-- RECORDS PROVIDED follows --

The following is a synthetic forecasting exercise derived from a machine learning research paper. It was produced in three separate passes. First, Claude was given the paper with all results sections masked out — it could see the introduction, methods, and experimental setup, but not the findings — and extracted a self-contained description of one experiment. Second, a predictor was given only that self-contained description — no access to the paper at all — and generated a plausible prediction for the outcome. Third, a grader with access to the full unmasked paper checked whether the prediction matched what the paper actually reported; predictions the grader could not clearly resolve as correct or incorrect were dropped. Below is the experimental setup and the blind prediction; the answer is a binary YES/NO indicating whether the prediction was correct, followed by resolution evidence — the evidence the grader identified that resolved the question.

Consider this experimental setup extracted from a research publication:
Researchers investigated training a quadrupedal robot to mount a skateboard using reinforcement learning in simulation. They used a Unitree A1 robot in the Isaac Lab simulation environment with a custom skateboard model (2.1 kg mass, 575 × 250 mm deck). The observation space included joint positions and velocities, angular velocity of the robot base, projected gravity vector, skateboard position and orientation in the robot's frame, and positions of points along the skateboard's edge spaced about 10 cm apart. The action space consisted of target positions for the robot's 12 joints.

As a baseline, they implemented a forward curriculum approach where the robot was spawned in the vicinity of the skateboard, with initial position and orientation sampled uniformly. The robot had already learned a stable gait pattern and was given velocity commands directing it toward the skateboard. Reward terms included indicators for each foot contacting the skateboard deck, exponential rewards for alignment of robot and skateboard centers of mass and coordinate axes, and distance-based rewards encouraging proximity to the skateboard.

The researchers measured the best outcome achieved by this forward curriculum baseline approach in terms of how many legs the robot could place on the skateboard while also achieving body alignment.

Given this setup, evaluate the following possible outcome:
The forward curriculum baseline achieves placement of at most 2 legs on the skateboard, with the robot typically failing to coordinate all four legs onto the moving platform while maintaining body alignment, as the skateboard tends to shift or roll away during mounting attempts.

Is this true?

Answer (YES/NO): NO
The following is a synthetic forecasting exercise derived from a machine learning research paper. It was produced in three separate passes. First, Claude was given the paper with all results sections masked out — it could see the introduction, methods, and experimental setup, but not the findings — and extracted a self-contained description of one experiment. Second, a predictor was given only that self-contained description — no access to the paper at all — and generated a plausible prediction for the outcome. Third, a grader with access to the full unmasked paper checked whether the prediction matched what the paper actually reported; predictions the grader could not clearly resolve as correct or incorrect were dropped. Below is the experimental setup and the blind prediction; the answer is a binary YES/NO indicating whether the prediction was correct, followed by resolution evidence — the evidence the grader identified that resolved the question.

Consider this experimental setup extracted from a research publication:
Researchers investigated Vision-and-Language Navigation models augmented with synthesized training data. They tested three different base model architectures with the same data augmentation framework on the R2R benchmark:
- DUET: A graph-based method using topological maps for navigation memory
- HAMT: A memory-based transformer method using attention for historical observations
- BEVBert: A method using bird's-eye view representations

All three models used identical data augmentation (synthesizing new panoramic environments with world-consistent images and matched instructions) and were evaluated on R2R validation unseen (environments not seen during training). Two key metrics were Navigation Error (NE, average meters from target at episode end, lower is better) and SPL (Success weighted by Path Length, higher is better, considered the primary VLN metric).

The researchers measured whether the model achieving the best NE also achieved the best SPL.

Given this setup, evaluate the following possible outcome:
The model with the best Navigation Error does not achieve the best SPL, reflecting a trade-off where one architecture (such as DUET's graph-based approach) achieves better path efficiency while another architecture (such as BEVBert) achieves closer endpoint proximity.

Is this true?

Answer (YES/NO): YES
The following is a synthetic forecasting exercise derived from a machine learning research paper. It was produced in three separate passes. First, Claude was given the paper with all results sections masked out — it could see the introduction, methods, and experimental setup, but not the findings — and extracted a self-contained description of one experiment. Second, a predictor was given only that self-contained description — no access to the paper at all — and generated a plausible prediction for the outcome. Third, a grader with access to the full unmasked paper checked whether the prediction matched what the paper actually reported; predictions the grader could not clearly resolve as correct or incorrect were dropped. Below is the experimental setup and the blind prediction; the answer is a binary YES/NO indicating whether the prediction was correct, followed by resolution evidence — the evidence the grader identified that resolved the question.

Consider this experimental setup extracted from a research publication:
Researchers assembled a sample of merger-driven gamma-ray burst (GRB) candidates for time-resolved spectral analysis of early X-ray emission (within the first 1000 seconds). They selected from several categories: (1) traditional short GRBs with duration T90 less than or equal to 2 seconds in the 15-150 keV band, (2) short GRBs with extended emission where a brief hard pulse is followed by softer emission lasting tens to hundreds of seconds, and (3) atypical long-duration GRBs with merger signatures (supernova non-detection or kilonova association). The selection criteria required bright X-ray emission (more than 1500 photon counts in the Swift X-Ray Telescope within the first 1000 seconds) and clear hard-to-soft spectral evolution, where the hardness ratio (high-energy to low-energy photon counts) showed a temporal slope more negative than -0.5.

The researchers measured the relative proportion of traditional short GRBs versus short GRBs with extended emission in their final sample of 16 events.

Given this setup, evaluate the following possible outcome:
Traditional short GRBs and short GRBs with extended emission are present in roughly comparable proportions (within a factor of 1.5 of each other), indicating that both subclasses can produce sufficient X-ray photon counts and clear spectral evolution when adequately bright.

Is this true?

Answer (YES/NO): NO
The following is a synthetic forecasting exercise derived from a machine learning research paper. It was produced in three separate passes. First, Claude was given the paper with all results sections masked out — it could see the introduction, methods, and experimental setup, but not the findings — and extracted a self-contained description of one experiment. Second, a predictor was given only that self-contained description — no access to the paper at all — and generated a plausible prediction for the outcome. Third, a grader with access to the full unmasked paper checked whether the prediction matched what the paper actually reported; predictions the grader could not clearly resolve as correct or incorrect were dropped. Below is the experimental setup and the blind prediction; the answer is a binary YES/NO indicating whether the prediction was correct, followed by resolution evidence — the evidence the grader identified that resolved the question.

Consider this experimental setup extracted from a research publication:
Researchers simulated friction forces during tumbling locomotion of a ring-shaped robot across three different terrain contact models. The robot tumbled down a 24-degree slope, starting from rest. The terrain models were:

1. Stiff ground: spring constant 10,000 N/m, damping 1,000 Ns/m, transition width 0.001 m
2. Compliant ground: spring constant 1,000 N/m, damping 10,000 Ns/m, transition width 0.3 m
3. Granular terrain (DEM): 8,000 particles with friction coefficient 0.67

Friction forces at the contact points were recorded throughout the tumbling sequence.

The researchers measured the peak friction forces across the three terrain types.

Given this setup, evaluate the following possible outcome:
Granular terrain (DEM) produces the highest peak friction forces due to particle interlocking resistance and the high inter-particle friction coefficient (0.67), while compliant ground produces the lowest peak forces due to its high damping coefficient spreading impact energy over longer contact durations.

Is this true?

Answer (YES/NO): NO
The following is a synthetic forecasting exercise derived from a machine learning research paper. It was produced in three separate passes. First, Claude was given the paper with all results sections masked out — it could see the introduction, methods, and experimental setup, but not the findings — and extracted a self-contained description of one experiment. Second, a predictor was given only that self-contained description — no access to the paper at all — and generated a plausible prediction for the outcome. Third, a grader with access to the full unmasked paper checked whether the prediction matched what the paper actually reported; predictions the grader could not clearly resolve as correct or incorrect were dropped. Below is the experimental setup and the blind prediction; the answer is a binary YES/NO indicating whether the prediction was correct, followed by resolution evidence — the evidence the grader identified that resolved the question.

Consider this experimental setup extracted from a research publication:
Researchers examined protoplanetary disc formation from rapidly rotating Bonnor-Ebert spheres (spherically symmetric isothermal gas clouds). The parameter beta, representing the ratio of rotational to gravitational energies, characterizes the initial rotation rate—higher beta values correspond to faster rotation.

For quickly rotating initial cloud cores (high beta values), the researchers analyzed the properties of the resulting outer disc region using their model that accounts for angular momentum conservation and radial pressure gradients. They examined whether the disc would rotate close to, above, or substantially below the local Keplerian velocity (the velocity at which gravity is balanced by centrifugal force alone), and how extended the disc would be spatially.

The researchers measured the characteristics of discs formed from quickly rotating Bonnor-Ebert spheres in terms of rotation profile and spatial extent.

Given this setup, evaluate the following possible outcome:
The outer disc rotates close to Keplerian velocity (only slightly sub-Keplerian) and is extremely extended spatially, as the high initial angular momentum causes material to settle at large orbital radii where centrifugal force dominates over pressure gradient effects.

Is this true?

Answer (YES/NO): NO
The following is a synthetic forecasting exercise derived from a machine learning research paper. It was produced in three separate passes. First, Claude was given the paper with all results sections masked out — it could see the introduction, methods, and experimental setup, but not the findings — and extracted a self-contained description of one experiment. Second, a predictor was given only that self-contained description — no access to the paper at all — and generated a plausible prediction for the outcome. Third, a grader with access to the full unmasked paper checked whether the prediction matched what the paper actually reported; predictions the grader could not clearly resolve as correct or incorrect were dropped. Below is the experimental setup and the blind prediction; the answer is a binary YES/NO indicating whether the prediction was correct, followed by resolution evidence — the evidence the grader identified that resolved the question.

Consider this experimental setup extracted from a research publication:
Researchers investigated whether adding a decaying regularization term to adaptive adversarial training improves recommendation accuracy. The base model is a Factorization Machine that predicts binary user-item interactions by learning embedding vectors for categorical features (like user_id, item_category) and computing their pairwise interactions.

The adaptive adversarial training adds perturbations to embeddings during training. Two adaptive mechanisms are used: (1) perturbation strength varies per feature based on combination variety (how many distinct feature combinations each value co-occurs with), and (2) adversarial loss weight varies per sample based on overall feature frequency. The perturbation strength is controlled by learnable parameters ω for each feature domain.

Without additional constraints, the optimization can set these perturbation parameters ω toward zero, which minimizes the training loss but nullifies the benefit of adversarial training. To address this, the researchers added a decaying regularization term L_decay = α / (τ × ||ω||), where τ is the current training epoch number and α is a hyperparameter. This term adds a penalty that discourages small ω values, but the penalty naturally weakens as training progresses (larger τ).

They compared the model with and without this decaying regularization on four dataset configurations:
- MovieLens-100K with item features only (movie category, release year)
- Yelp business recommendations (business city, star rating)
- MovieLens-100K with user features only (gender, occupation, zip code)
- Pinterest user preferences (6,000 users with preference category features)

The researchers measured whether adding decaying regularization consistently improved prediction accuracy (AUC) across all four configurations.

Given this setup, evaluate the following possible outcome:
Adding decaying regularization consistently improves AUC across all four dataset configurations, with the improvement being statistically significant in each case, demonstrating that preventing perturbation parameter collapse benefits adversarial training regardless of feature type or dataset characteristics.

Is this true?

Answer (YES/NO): NO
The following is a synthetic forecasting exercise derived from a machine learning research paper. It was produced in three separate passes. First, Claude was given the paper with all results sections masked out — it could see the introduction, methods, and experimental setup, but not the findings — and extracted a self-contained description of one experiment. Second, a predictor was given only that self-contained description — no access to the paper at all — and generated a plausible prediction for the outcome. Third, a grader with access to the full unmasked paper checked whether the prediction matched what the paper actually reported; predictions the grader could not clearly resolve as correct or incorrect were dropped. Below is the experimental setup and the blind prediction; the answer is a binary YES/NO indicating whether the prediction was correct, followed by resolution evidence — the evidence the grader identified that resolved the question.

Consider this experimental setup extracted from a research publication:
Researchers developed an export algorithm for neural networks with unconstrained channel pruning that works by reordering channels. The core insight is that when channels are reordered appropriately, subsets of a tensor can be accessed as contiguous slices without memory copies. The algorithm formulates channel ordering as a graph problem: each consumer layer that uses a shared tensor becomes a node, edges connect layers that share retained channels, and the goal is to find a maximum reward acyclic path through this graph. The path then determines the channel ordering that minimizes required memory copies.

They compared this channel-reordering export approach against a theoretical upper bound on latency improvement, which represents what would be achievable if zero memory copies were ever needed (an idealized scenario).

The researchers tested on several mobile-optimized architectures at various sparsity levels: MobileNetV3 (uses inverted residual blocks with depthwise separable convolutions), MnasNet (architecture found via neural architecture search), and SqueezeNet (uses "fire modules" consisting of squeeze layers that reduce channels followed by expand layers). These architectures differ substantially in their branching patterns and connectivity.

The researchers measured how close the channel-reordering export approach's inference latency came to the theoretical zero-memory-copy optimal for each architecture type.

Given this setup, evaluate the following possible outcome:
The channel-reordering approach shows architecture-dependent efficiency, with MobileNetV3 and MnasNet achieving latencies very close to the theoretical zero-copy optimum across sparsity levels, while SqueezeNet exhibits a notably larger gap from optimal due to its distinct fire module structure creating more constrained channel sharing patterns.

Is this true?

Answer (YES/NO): NO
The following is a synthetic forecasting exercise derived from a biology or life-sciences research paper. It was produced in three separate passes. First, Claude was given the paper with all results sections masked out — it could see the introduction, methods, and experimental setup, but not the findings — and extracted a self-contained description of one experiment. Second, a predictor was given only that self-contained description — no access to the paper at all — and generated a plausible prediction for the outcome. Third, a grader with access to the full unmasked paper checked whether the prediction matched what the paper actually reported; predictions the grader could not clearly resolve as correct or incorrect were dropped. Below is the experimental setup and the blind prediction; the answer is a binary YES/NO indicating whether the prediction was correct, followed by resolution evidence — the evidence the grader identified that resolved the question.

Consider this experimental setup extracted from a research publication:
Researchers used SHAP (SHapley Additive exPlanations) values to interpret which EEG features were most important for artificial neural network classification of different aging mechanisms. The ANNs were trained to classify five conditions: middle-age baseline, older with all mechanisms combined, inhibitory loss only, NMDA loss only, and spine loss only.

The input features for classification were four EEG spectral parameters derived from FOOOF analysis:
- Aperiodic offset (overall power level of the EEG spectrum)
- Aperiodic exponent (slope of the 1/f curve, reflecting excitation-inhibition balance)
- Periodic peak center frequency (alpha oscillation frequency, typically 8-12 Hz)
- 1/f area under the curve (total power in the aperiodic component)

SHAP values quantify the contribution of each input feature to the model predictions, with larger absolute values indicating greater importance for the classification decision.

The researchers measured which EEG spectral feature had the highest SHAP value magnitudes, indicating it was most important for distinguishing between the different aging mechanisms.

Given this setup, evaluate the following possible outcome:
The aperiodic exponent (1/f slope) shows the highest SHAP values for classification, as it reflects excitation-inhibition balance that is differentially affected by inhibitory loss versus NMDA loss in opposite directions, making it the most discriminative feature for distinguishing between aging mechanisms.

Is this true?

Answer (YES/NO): NO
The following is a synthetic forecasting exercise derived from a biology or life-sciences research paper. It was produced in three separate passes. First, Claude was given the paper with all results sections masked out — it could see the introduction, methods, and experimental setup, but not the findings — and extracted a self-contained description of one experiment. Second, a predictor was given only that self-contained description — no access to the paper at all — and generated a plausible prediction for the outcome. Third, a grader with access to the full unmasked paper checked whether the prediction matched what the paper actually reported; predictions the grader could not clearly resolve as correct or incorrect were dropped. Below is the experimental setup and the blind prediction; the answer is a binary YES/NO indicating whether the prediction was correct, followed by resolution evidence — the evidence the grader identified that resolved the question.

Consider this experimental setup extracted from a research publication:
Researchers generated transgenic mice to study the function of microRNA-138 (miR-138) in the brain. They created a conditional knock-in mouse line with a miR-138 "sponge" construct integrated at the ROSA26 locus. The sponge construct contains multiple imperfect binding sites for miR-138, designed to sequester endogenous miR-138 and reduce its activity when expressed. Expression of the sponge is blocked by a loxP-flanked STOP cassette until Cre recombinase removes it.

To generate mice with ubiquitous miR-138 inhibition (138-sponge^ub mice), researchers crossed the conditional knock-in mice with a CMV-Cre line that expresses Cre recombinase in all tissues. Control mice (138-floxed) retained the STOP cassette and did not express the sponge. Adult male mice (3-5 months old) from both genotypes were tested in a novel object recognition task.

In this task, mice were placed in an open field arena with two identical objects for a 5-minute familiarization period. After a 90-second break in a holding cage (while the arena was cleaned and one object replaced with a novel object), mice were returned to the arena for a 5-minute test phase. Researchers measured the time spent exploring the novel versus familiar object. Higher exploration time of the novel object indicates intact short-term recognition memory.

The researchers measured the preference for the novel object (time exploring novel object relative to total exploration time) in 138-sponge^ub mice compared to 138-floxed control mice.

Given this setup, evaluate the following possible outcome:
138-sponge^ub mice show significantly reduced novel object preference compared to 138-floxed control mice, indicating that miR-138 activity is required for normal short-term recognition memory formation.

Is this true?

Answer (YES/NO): YES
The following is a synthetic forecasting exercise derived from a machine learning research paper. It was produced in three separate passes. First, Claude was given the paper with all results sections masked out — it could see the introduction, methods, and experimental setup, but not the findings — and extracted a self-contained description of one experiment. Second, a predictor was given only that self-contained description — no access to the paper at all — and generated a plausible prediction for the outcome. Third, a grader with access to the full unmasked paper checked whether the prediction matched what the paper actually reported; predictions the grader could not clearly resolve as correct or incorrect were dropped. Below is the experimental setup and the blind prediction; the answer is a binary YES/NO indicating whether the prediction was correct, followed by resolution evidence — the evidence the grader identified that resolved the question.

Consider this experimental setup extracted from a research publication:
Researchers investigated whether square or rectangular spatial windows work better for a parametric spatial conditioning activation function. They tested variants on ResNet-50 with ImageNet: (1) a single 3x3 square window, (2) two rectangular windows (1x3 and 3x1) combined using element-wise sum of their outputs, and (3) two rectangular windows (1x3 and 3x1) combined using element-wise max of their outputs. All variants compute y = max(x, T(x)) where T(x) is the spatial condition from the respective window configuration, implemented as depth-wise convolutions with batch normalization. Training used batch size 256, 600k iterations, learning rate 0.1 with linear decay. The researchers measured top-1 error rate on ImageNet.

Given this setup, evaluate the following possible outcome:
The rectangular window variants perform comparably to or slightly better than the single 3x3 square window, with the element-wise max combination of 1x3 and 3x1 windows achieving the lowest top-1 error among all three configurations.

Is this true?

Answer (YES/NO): NO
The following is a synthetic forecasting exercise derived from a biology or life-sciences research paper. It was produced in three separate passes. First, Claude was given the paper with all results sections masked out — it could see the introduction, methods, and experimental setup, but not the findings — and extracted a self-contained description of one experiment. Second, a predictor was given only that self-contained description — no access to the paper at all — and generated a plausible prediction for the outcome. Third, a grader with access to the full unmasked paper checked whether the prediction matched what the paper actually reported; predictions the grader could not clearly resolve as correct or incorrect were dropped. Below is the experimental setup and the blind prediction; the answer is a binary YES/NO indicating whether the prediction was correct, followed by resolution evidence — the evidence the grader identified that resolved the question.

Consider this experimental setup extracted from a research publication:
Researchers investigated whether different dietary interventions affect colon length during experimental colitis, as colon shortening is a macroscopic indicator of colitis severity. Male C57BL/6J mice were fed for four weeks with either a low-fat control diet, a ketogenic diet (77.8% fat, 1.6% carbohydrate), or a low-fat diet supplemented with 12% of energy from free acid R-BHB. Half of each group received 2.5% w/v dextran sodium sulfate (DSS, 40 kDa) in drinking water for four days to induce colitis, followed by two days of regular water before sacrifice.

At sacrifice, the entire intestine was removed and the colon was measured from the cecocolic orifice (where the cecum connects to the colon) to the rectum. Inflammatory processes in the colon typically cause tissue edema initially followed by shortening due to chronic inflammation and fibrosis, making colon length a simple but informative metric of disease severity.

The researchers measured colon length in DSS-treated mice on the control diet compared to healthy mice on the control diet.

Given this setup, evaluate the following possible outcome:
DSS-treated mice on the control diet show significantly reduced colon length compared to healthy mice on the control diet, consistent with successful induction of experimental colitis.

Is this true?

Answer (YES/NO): YES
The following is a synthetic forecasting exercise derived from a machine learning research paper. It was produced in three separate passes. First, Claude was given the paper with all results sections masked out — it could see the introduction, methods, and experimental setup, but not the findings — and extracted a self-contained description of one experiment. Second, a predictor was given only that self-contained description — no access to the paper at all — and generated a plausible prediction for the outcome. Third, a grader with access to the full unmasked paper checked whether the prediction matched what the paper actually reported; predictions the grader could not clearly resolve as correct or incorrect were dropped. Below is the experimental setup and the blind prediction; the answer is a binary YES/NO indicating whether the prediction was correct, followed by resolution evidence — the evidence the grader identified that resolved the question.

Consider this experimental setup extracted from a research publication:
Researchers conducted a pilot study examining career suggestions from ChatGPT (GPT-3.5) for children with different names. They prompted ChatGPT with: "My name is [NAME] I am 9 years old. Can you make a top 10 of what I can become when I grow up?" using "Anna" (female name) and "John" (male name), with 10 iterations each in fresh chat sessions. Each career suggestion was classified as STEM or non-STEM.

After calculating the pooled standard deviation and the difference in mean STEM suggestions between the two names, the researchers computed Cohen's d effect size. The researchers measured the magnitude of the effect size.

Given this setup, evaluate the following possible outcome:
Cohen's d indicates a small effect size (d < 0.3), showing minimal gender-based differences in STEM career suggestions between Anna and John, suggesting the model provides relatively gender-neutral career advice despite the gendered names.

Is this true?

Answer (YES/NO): NO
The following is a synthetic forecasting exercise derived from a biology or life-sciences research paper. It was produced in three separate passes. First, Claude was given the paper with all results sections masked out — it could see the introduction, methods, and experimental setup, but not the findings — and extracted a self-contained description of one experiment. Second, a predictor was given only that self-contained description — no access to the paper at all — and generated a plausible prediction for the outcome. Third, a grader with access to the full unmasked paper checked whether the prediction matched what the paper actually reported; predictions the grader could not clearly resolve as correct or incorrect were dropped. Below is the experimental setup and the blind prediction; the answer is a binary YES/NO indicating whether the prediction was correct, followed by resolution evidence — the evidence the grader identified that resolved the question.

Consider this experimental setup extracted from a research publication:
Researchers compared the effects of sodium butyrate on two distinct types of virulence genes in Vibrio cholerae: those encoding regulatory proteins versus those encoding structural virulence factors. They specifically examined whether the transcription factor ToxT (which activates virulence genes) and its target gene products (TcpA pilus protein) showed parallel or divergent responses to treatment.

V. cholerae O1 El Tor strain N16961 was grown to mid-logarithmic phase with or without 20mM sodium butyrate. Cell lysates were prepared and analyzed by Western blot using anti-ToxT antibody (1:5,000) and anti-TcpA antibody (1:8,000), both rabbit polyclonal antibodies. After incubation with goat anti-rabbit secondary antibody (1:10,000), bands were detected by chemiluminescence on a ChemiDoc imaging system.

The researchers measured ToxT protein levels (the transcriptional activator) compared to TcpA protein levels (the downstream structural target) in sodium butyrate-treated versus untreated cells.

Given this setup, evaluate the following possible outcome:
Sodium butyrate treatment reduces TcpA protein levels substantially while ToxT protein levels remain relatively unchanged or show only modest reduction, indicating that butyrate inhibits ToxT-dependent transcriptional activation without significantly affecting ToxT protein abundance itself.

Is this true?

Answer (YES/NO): YES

-- RECORDS PROVIDED concluded --

YOUR INSTRUCTIONS >> Reproduce exactly the lines that run from the start of the records to the line with "Researchers investigated training", both included.

EXPECTED ANSWER >>
The following is a synthetic forecasting exercise derived from a machine learning research paper. It was produced in three separate passes. First, Claude was given the paper with all results sections masked out — it could see the introduction, methods, and experimental setup, but not the findings — and extracted a self-contained description of one experiment. Second, a predictor was given only that self-contained description — no access to the paper at all — and generated a plausible prediction for the outcome. Third, a grader with access to the full unmasked paper checked whether the prediction matched what the paper actually reported; predictions the grader could not clearly resolve as correct or incorrect were dropped. Below is the experimental setup and the blind prediction; the answer is a binary YES/NO indicating whether the prediction was correct, followed by resolution evidence — the evidence the grader identified that resolved the question.

Consider this experimental setup extracted from a research publication:
Researchers investigated training a quadrupedal robot to mount a skateboard using reinforcement learning in simulation. They used a Unitree A1 robot in the Isaac Lab simulation environment with a custom skateboard model (2.1 kg mass, 575 × 250 mm deck). The observation space included joint positions and velocities, angular velocity of the robot base, projected gravity vector, skateboard position and orientation in the robot's frame, and positions of points along the skateboard's edge spaced about 10 cm apart. The action space consisted of target positions for the robot's 12 joints.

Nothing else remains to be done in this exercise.